SELECTED EXTRACT>
Additionally, to ensure that search engine crawlers understand and index the kind of content you’re providing, you want to include ‘alt tags’ to provide context as well as a visual aid for otherwise impaired users on your site. Similarly, the copy on the page should be relevant to the image too so that search engines can cross-reference the two and help it with ranking the site more holistically.

Another little tip when it comes to imagery and improving your site speed – where you can, use unique imagery! Stock photos won’t necessarily hinder your search engine ranking but using your own original imagery is akin to using original written content – Google will look kindly upon you! Plus, other websites are likely to have used them so that doesn’t bode as well.

Extra tips to improving site speed


As you can probably tell, improving your site speed and reducing load times is quite a technical endeavour, which is why the next load reducing tip we can provide has to do with hosting. Basically, your hosting choice will have a not insignificant impact on your SEO because your hosting will decide the speed at which your website will load.

If you share a server with many other sites, you’re more likely to experience bottlenecks in loading which could be detrimental to your bounce rate over time. Therefore, an ideal rule would be to pay for a server that fewer companies do – i.e. pay more, get more out of it. If improving site speed is a real objective for your marketing strategy, then upgrading to a premium or dedicated server may just be your silver bullet.

RECORDED INFORMATION>

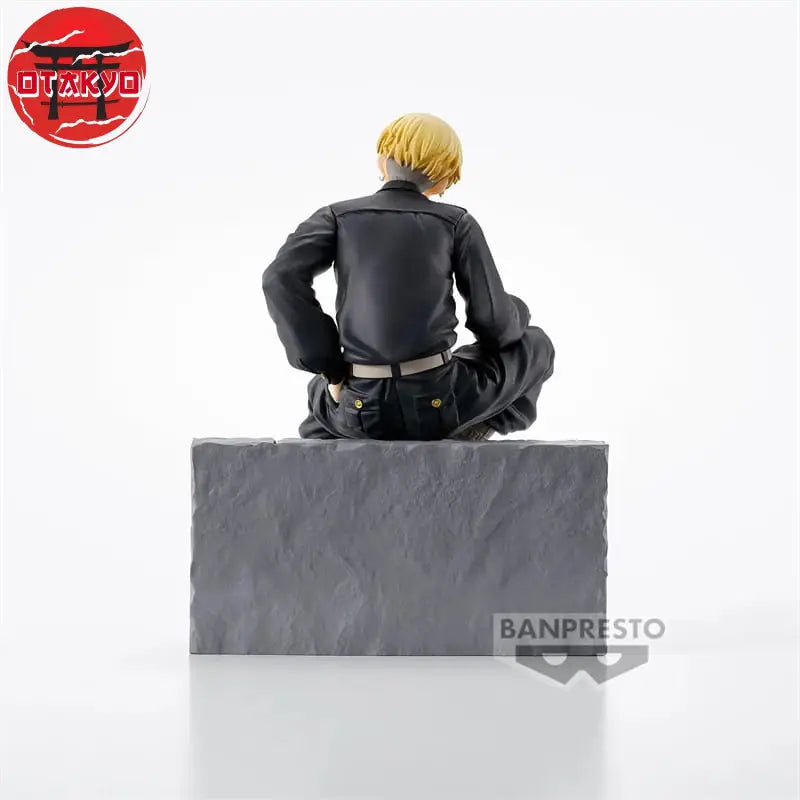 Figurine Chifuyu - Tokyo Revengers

---

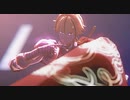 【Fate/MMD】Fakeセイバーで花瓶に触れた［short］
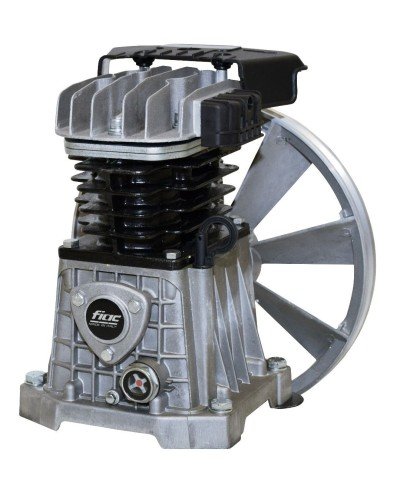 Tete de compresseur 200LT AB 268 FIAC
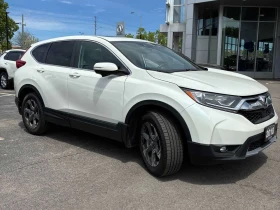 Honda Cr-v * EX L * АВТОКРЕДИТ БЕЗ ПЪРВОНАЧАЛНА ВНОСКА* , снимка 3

WORK TO COMPLETE>
A – According to the text on site speed, why is it a problem to share a server with many other sites?
B – Copy out the stretch of the text on site speed from "If you share" through "your silver bullet.".
Answer from the text on site speed alone.

ANSWER SECTION>
A – Sharing a server with many other sites makes loading bottlenecks more likely, and over time these can hurt a site's bounce rate. For this reason, the text advises paying for a server that fewer companies use.

B –
If you share a server with many other sites, you’re more likely to experience bottlenecks in loading which could be detrimental to your bounce rate over time. Therefore, an ideal rule would be to pay for a server that fewer companies do – i.e. pay more, get more out of it. If improving site speed is a real objective for your marketing strategy, then upgrading to a premium or dedicated server may just be your silver bullet.